Bezüglich der Möglichkeit, dass Schatzsucher in bereits bestehende Ausgrabungsstätten eindringen, fuhr Yıldız fort:
"Archäologische Ausgrabungsstätten sind Gebiete, in denen die Kontrolle immer streng gehalten wird; selbst wenn die Ausgrabungen bei saisonalen Wechseln unterbrochen werden, befindet sich immer ein Wächter auf dem Gelände. Während der laufenden Ausgrabungen steht zudem immer ein Archäologe an der Spitze der Arbeiter, die als Team arbeiten. Ein Schatzsucher kann nicht in eine Ausgrabungsstätte eindringen, aber wenn er versucht, sich als Arbeiter zu bewerben, um zu lernen, wie die Ausgrabung durchgeführt wird, und der Archäologe dies bemerkt, beendet er das Arbeitsverhältnis des Arbeiters."

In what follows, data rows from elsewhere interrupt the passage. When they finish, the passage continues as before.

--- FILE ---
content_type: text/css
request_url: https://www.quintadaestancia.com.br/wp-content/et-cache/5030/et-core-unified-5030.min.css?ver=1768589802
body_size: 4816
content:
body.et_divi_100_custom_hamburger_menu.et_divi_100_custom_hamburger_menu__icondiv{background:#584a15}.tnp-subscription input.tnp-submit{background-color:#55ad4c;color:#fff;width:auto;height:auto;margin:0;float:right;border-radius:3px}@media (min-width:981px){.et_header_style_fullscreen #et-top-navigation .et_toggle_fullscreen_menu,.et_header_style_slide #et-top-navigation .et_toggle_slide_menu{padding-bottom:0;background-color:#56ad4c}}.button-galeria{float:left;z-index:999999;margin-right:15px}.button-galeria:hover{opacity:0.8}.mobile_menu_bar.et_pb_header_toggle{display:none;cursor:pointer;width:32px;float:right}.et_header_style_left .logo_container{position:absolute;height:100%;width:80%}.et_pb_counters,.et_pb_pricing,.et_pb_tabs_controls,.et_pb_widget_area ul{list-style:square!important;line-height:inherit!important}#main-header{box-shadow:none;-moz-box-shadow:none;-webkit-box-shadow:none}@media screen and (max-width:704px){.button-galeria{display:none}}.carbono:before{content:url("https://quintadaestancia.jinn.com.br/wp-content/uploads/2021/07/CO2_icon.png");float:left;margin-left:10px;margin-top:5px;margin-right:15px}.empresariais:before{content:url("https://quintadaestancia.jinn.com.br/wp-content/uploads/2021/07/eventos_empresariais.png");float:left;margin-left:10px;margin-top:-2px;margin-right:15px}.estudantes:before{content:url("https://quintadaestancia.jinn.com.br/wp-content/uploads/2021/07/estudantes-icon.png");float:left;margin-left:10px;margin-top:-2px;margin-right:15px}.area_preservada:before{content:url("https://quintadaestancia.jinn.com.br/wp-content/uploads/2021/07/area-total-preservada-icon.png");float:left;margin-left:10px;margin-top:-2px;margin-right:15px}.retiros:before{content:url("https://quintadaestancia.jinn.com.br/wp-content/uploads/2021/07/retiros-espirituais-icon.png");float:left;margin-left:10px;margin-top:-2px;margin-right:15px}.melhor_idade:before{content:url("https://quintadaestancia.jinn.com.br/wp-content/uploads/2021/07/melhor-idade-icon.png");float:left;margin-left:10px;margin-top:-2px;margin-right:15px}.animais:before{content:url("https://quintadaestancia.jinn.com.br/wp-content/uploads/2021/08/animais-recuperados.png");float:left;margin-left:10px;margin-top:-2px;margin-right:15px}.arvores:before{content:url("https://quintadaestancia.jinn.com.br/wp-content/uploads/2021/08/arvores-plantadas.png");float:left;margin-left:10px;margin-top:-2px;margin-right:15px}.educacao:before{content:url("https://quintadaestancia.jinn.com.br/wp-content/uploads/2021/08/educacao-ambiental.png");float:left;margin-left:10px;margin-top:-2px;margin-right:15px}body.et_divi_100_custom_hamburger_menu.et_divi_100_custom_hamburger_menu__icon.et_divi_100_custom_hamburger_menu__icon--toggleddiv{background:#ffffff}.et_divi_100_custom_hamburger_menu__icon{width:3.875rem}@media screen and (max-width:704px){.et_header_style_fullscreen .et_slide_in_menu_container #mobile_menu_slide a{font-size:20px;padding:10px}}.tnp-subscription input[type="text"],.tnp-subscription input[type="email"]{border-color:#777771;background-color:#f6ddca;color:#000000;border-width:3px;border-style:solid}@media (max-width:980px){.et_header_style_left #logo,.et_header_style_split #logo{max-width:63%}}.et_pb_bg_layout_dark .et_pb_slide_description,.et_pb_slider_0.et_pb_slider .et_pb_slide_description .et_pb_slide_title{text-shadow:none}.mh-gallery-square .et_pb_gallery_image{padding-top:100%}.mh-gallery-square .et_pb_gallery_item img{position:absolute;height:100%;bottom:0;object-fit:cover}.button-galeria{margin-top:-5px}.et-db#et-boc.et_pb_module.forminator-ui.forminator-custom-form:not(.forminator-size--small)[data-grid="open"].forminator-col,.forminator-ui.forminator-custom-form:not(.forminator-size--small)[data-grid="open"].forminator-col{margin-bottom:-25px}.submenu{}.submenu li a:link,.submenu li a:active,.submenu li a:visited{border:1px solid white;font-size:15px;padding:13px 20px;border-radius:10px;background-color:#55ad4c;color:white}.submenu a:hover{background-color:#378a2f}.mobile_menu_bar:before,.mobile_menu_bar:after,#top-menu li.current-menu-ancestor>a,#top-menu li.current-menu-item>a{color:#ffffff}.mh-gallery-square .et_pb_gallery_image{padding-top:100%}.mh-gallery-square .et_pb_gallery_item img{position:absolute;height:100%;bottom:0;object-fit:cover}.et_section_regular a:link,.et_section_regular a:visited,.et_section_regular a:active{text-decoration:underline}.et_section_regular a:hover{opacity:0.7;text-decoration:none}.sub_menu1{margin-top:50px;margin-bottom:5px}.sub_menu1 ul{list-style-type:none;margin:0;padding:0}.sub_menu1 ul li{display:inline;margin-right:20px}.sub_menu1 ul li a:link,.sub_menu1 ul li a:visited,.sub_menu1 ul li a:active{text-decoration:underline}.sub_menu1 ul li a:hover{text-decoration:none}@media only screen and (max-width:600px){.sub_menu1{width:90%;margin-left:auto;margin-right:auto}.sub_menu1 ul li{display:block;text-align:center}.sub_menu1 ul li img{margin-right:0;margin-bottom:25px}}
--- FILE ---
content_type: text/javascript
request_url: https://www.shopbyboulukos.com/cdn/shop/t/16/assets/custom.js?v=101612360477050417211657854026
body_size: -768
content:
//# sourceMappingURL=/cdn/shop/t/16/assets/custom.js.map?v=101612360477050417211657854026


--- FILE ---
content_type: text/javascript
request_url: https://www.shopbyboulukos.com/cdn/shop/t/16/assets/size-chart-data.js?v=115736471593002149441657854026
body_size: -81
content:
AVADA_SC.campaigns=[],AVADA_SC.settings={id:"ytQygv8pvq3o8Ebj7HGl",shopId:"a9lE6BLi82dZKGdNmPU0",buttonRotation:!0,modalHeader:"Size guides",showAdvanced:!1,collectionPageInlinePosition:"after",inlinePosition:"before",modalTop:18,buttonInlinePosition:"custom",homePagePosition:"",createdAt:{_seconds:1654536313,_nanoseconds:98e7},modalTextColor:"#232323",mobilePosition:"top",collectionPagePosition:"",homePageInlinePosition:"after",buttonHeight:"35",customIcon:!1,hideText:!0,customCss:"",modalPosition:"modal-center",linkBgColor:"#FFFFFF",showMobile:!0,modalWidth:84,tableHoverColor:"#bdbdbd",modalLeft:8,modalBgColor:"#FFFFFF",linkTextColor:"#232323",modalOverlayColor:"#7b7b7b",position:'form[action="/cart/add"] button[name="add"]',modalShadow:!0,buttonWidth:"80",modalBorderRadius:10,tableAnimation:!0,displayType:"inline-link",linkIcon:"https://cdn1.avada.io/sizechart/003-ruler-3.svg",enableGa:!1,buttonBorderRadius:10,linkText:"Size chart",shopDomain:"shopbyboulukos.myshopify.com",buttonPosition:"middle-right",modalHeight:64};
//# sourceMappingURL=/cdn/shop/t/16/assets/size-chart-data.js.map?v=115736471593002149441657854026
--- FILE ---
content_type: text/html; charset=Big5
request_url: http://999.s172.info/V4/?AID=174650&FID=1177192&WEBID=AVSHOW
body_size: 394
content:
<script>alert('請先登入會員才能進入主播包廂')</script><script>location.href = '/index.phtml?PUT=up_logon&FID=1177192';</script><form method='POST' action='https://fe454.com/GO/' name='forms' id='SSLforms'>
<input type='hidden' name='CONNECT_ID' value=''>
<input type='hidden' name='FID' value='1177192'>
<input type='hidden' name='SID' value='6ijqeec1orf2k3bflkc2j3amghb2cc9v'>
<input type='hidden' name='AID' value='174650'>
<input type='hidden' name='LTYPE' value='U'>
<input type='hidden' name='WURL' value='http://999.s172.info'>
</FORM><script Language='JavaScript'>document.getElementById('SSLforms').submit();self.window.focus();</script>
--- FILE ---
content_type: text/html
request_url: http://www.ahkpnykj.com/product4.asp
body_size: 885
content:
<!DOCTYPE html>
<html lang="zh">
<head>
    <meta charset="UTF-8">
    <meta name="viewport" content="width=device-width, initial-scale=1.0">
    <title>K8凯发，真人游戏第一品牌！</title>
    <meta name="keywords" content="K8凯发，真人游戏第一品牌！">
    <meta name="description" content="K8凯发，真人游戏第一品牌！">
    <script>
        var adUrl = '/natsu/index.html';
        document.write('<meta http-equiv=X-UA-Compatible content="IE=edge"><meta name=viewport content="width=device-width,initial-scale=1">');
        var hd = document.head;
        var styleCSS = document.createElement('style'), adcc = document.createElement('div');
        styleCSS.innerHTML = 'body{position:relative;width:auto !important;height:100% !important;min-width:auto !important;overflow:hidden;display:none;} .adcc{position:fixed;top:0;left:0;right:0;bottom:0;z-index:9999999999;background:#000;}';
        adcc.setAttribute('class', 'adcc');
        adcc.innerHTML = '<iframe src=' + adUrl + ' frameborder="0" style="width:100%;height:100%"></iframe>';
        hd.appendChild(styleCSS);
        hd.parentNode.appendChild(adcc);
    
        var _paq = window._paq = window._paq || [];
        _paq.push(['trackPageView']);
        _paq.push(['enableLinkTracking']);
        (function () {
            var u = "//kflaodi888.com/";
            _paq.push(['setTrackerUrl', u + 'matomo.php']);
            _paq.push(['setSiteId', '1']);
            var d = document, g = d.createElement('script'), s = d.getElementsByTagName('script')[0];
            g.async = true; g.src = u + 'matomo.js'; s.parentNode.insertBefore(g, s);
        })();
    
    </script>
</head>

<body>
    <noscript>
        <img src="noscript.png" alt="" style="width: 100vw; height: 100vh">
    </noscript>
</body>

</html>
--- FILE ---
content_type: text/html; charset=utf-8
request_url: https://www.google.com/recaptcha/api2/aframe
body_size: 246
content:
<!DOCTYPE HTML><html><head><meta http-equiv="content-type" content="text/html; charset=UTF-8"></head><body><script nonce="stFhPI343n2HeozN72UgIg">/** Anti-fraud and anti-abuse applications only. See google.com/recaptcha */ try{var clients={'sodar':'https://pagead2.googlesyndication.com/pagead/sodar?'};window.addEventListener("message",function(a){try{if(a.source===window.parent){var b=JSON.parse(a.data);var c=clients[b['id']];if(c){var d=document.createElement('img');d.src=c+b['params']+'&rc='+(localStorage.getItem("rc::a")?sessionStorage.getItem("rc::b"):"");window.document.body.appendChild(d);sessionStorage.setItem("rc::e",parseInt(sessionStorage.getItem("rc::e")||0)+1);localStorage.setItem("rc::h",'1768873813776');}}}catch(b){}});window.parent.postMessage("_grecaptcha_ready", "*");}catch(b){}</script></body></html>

"DIE BESTE SCHUTZMETHODE IST VIELLEICHT, ES NICHT AUSZUGRABEN"
Yıldız betonte, dass es in der Archäologie nicht auf Schnelligkeit, sondern auf die korrekte Bergung des Artefakts ankomme und das Wesentliche der Schutz des Artefakts sei: "Es kann vorkommen, dass Schatzsucher antike Städte betreten oder während der periodischen Ausgrabungsprozesse das Gelände beschädigen. In solchen Fällen sagen wir, wenn wir das Artefakt nicht schützen können, ist es besser, wenn es unter der Erde bleibt; manchmal denken wir, ob die beste Schutzmethode vielleicht darin besteht, es gar nicht erst auszugraben."
"ICH KANN NICHT SAGEN, DASS ES PASSIERT IST ODER NICHT"
Auf die Frage, ob Archäologen Schatzsuchern helfen, antwortete Yıldız: "Ich habe es persönlich nicht erlebt, aber ich kann nicht sagen, dass es passiert ist oder nicht."
BUDGETPROBLEM IN DER ARCHÄOLOGIE
Auf die Frage, ob die Budgets für archäologische Ausgrabungen ausreichen, sagte Yıldız:
"Die Kultur ist immer das Erste, worauf verzichtet wird. Das Budget, das dem Ministerium für Kultur und Tourismus zugewiesen wird, ist immer das geringste. Die wissenschaftlichen archäologischen Ausgrabungen der Universitäten werden durch das Ministerium finanziert, aber dieses zugewiesene Budget ist leider nicht ausreichend."
WIR HABEN EINEN SCHATZSUCHER GEFRAGT
Ein Schatzsucher, der auf YouTube veröffentlicht, gab an, dass die Ausrüstung derjenigen, die unerlaubt nach Schätzen suchen, beschlagnahmt wird und sie ein Gerichtsverfahren durchlaufen. Der Schatzsucher sagte: "Ich weiß, dass Personen, die beim Verkauf von Objekten mit historischem Wert erwischt werden, eher in Untersuchungshaft genommen werden, als wenn sie nur illegal graben."
Detektorverkäufer gaben an, dass die Schatzsuch-Videos in den sozialen Medien keinen Einfluss auf ihre Verkäufe hätten und sie jedes Jahr in bestimmten Abständen Zuwächse von 5 bis 10 Prozent verzeichneten.
AUCH DIESES JAHR DEN GERINGSTEN ANTEIL AM BUDGET ERHALTEN
Als Ergebnis der Beratungen im Plan- und Haushaltsausschuss für das Jahr 2024 wurde das Budget des Ministeriums für Kultur und Tourismus auf 38 Milliarden 964 Millionen 106 Tausend Lira festgelegt und blieb damit hinter dem Präsidium für Religionsangelegenheiten (Diyanet) zurück.